Review of Super Sushi Ramen Express: One Family's Journey Through the Belly of Japan by Michael Booth


Super Sushi Ramen Express by Michael Booth (2016). Published by Picador.

I was wandering the history section of my local library when I stumbled upon Super Sushi Ramen. I was poking through the small Japanese history section when I saw the name of this book and absolutely knew it was written by someone who’s not from Japan.

Granted, that doesn’t mean much in some ways, but I feel like it was all the keywords that other foreigners visiting Japan would check off. I was also very confused that it was in the history section—while we do get some history in this book, I would mainly classify it as a travel memoir or food literature.

But still I picked it up, checked it out, and read all of it when I was bored one night. It was kind of hard to get through after awhile because the writing became too mundane and predictable for me—Booth doesn’t really switch up it up, just the locations, so it began to feel like a copy paste after a certain point.

But I still read all of it when I was sitting down with it, so that’s a good sign!

Onwards with the review.


A food journey with Booth and his family as they spend several months throughout Japan.

Booth begins his travel memoir talking about how another chef he worked with was Japanese, and that a lot of people in the country they were living and working in—which I believe was described as France—didn’t really get traditional Japanese cuisine.

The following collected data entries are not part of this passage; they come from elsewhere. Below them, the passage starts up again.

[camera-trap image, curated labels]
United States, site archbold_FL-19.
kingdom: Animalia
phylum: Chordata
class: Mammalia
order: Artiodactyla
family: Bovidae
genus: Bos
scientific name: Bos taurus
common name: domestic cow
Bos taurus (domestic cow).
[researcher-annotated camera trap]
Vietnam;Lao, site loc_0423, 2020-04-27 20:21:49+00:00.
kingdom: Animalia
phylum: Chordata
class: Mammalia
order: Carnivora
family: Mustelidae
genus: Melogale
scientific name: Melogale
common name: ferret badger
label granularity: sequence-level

This then inspired Michael Booth to try and plan a trip to Japan because he needs to experience the cuisine for what it is, and then he ropes his entire family into coming with him. His kids aren’t exactly the most open-minded when it comes to cuisine, so one of the threads to track throughout the memoir is how they come to terms with eating more out-there food for them.

So Booth and his family head off to Japan. They start in Tokyo, which is overwhelming at first, but when they start to get comfortable with the rhythm of the city, they were able to slowly discover the first foundations of Japanese cuisine.

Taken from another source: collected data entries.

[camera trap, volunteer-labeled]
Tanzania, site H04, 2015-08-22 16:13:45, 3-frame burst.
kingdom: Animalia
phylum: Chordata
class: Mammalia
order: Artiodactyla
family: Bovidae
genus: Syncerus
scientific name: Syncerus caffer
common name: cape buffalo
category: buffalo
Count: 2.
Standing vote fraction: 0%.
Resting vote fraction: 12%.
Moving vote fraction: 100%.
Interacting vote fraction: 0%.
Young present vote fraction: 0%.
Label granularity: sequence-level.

Some highlights in this part of the trip include the fact Booth takes a sushi class at a restaurant, then has the rare opportunity to take a cooking course with an older woman who allows him into their home.

Lots of descriptions about the food are woven as we get into Japan, which made me very hungry—outside of the fish, I don’t eat seafood. The core of this narrative of why Booth is even there is food, but I found the descriptions to be superficial when I compared to other forms of food writing about Japan.

I read a lot about food and memoir, but I thought Booth could’ve dug deeper if he wanted to. This book reads more like a tourist narrative with a touch of food added into it.

But their time in Tokyo has to come to a close, and the family heads to other locations such as Hokkaido and Okinawa. Booth describes the unique culinary landscapes in these regions, and we get a hint about the native culture outside of the mainstream Japanese culture.

Not everyone is from Tokyo—heck, a chunk of the people from Tokyo aren’t even from there originally. So there’s a unique breath to Japan and its culture outside of the metropolis that everyone knows and loves.

One of my favorite parts of this section has been when a ladies’ cooking group in Kyoto finds out Booth is in town and then invites him to their cooking group. They want to learn how to make French cooking, but Booth flails in the markets in the beginning because he realizes the ingredients he knows and loves aren’t here.

So when he makes the food for them, they horrified to see the components into the cooking, then a fellow foreigner and chef there informs him the Japanese don’t cook certain foods a certain way.


Overall Thoughts

It’s a cute book, and I’m glad I read it, but I didn’t really care for it at the end of the day. Taste is really subjective, so I’m sure someone out there really enjoyed this one.

I think it failed for me because of how it failed to commit to going deeper, and while the anecdotes are fun, it doesn’t end up feeling like something I would return to.

I felt like I knew the new information presented in the memoir, which made me feel like this was a slug at times. But it was fun, like I said.